## The tasks
- A) Set down the passage of the Nutch mailing list thread from "Re: Please help: Tomcat" to "tokens across segments.".
- B) In the Nutch mailing list thread, how many backend servers does Ferenc have?

Re: Please help: Tomcat problem, Paginating with optimization (Like goggle)

Posted by Piotr Kosiorowski <pk...@gmail.com>.

If I were you I would split 13mln pages in 3 equal or nearly equal
parts and distribute it over backend servers - without going into how
many pages are not correctly indexed in this segments. I would assume
not indexed pages should be distributed equally in all segments. It is
all very rough estimate but when you would like to go into details you
would have to take into account avarage number of tokens in a page in
each segment and probably a distribution of tokens across segments.

So to sum up I would make a rough assumption that all segments have
the same distribution features search speed depends on and try it out
by splitting it into equal parts. And only if it  would not work as
expected I would start to think how to optimize it.
Regards
Piotr



On 5/24/05, yoursoft@freemail.hu <yo...@freemail.hu> wrote:
> Hi Piotr,
> 
> Thank for answer, but I don't understand how to calculate how many
> segments put to one backend?
> How to calculate the page numbers? In my case, there is 13 million pages
> in the segments with segread, but only 7,5 million for searcing 'http'.
> I have 3 backend, and I would like to balance the segments between them.
> On the server I can't use the lukeall tool, becouse there isn't grafical
> interface. To copy all segments to local, and view these with lukeall to
> large work.
> 
> Regards,
> Ferenc
> 
> Piotr Kosiorowski wrotte:
> 
> >Hi Ferenc,
> >
> >'bin/nutch segread -list'  reports number of entries  in fetcher
> >output - so if the data  is not corrupted - it should report total
> >number of entries generated during fetchlist generation. luke on the
> >other hand reports number of documents in lucene index - so it will
> >include all pages that were correctly processed - so it will not
> >report all pages that where not fetched because of errors or pages
> >that were not parsed succesfully etc.  And this is the number returned
> >when you search for "http" because only correctly indexed pages are
> >searchable.
> >Regards
> >Piotr
> >
> >On 5/24/05, yoursoft@freemail.hu <yo...@freemail.hu> wrote:
> >
> >
> >>Dear Chirag and Byron,
> >>
> >>Thanks for suggestion, but I don't have any problem with other
> >>applications under Tomcat. Problem is occured with only nutch.

## Stored records
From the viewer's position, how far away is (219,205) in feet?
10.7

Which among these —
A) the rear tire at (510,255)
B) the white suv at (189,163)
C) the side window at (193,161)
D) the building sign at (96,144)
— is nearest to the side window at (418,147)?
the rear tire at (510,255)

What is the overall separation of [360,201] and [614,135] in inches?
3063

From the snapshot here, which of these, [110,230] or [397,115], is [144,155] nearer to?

## Task-by-task solutions
- A)
Re: Please help: Tomcat problem, Paginating with optimization (Like goggle)

Posted by Piotr Kosiorowski <pk...@gmail.com>.

If I were you I would split 13mln pages in 3 equal or nearly equal
parts and distribute it over backend servers - without going into how
many pages are not correctly indexed in this segments. I would assume
not indexed pages should be distributed equally in all segments. It is
all very rough estimate but when you would like to go into details you
would have to take into account avarage number of tokens in a page in
each segment and probably a distribution of tokens across segments.

- B) Three.